Creating tension: Place your poems in an order that juxtaposes vastly different aspects of your voice and your aesthetic. This can mean thematic shifts, shifts in tone, shifts in form, shifts in voice or the type of speaker we are presented with, or all of the above.

Allowing formal shifts to become content: Start with a poem that seems like a natural opening for that sequence. Then follow it up with a formal shift, one that is meaningful when considered after the opening poem. For example, starting with a poem in couplets, then presenting something fractured, fragmented, can read as a powerful commentary on the narrative. This is just one possibility, and you’ll need to consider how the different forms you’re working with can illuminate the story your poems are telling.

You’ll want to keep each sequence for future reference as a PDF or Doc file. Before the conference, please consider how all of these techniques are at play in your existing draft. Which of them are you underutilizing? Are there moments where you could vary your strategy when comes to sequencing the poems, allowing for greater surprise, variation, and tension?

Preconference Assignment #2

As you revise, the narrative arc may shift, and some titles may no longer suit individual poems, sections of the manuscript, or the work as a whole. In order to prepare for this stage of the revision process, it’s often wise to create a “title bank,” a list of phrases, lines, and pieces of language that call out to you as possible titles for a finished work.

Your first task will be to mine your manuscript, creating a Word doc of phrases from your own poems that contain worlds. Once you’ve exhausted your own manuscript, move on to a literary text that was important to the creation of your own book. Choose phrases from that literary text that are similar to your own voice in tone and style, and also language that’s much different. Then move on to at least one non-literary text, culling pieces of language that could strike sparks against one of your poems.

Bear in mind that titles can do many different types of work in a poem or sequence: providing context for the poem, complicating the poem, creating tension with the poem itself, describing its narrative arc, instructing the reader as to how to engage with, and imagine with, that poem, teaching us how to read form or formal shifts, and so on. You’ll want to cull language that could serve each of these purposes in relation to your work.

Bring the “title bank” with you to the conference. We’ll discuss strategies for titles on the level of individual poems, sections, and the work as whole, as well as how to approach this aspect of revision.

Preconference Assignment #3

Choose the three strongest poems and the three weakest poems from your manuscript. Send both lists of poems in advance of the conference.
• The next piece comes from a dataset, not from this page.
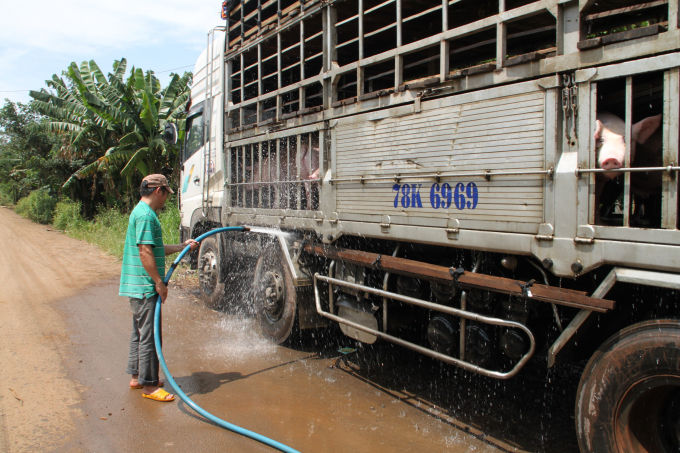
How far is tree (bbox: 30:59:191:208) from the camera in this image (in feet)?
50.3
Preconference Assignment #4

In a recent craft essay that appeared in The Black Warrior Review, Jennifer Cheng notes that “every story has a shadow story.” The “shadow story” haunts the narrative proper, following the arc of the collection with the utmost fidelity, but never making itself fully known. When considering a poetry manuscript as a whole, this “shadow story” can be incredibly meaningful, even more so than what isplainlystated in the poems.

In preparation for our discussion, make a list of all the elements of plot and narrative we are given in your sequence. Then consider the following questions:

What is left unsaid in the larger arc of your collection, and why?

What is the story of that silence?

What do these silences reveal about the speaker(s) of your poems and their emotional/psychic landscapes?

Where in the manuscript could you potentially exercise greater restraint, allowing the silence to speak?

Please think through these questions in advance of our discussions. We will talk about ways of using silence in poetry collections, and how what is left unsaid can heighten the impact of what’s already on the page.